最後に、オムツを外す際の注意点を説明します。いずれも要介護者を守るために重要なので、しっかりと確認してください。
女性の場合
女性は尿道と肛門が近く、便が尿道に入って尿路感染症を起こすリスクが高い傾向にあります。感染症を予防するため、清拭は尿道側からお尻側に向かって行ってください。高齢の方の場合、そもそも尿路の防御機能が低下しているため、より注意して洗浄する必要があります。
褥瘡(床ずれ)の確認
要介護者が寝たきりの場合、必ず褥瘡の有無を確認してください。褥瘡が悪化すると皮膚が壊死してしまって穴が開き、骨が露出してしまいます。ここまで悪化すると完治は難しいといわれています。お尻は特に褥瘡ができやすいので、最悪の事態を避けるために忘れずに確認しましょう。
新しいオムツがフィットしている確認
オムツがちゃんと着用できてないと、褥瘡の原因になったり便や尿が漏れることがあります。
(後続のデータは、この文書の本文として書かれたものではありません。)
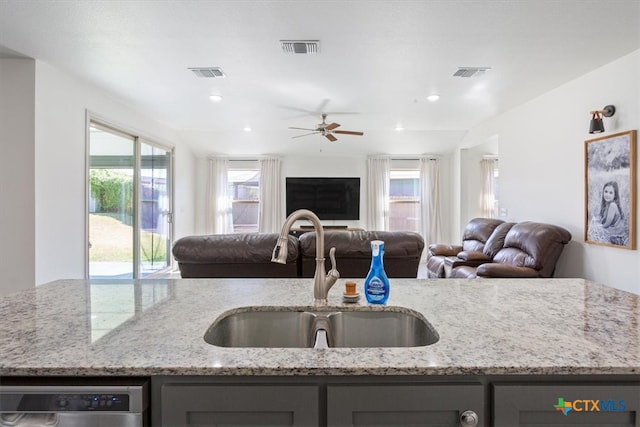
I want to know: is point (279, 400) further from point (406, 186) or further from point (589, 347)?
point (406, 186)

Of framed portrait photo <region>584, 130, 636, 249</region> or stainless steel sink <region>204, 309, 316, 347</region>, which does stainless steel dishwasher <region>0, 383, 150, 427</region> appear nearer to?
stainless steel sink <region>204, 309, 316, 347</region>

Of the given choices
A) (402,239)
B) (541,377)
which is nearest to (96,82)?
(402,239)

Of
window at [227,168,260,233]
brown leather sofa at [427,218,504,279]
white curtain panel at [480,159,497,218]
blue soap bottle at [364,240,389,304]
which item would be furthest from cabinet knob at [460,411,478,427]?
window at [227,168,260,233]

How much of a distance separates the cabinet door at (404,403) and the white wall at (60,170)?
11.5 feet

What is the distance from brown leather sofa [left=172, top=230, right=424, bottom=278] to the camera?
2.67 metres

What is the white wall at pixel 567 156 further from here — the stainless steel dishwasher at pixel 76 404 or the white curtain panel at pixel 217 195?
the white curtain panel at pixel 217 195

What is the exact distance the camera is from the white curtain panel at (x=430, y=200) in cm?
727

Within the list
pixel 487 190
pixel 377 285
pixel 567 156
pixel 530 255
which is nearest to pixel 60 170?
pixel 377 285

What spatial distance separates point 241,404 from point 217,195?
23.0ft

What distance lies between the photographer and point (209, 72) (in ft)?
11.4

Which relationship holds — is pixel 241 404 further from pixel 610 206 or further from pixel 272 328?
pixel 610 206

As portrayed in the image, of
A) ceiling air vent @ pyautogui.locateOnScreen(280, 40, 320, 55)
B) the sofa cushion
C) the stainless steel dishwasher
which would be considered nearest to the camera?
the stainless steel dishwasher

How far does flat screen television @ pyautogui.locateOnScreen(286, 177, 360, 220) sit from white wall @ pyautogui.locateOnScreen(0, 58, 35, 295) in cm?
464

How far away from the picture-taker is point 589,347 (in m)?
0.85
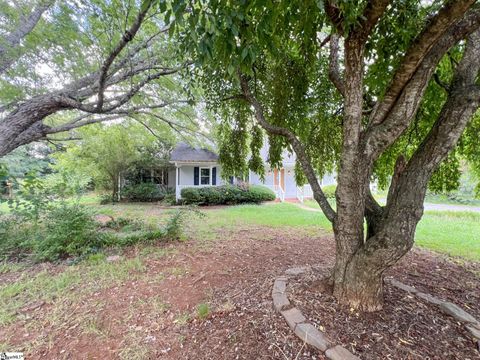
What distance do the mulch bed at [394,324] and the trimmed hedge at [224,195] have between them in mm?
10046

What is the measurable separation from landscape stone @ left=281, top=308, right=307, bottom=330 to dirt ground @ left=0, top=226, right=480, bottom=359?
0.07m

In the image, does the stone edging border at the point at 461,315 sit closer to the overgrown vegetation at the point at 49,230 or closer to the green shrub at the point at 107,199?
the overgrown vegetation at the point at 49,230

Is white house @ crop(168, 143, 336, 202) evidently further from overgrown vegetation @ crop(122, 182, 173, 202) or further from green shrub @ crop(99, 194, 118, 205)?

自分で起き上がれる要介護者だと、オムツの履き心地が悪くて勝手に外してしまうことも。新しいオムツの着用の際には鼠蹊部に沿ってしっかりと付けましょう。動ける要介護者の場合は、テープを下の方に止めてオムツの上部に手のひらが差し込める程度の隙間があるとちょうど良いといわれています。

まとめ
オムツの外し方と注意点を紹介しました。
快適な介護生活を送るために、今回の情報がお役に立てると幸いです。
誰でも最初はオムツ交換に抵抗があります。しかし、抵抗を感じるのは要介護者も同じはずです。慣れないうちに焦りすぎるのは禁物ですが、なるべくスムーズなオムツ交換を心がけましょう。あわせて、要介護者を安心させるための声かけも忘れないでください。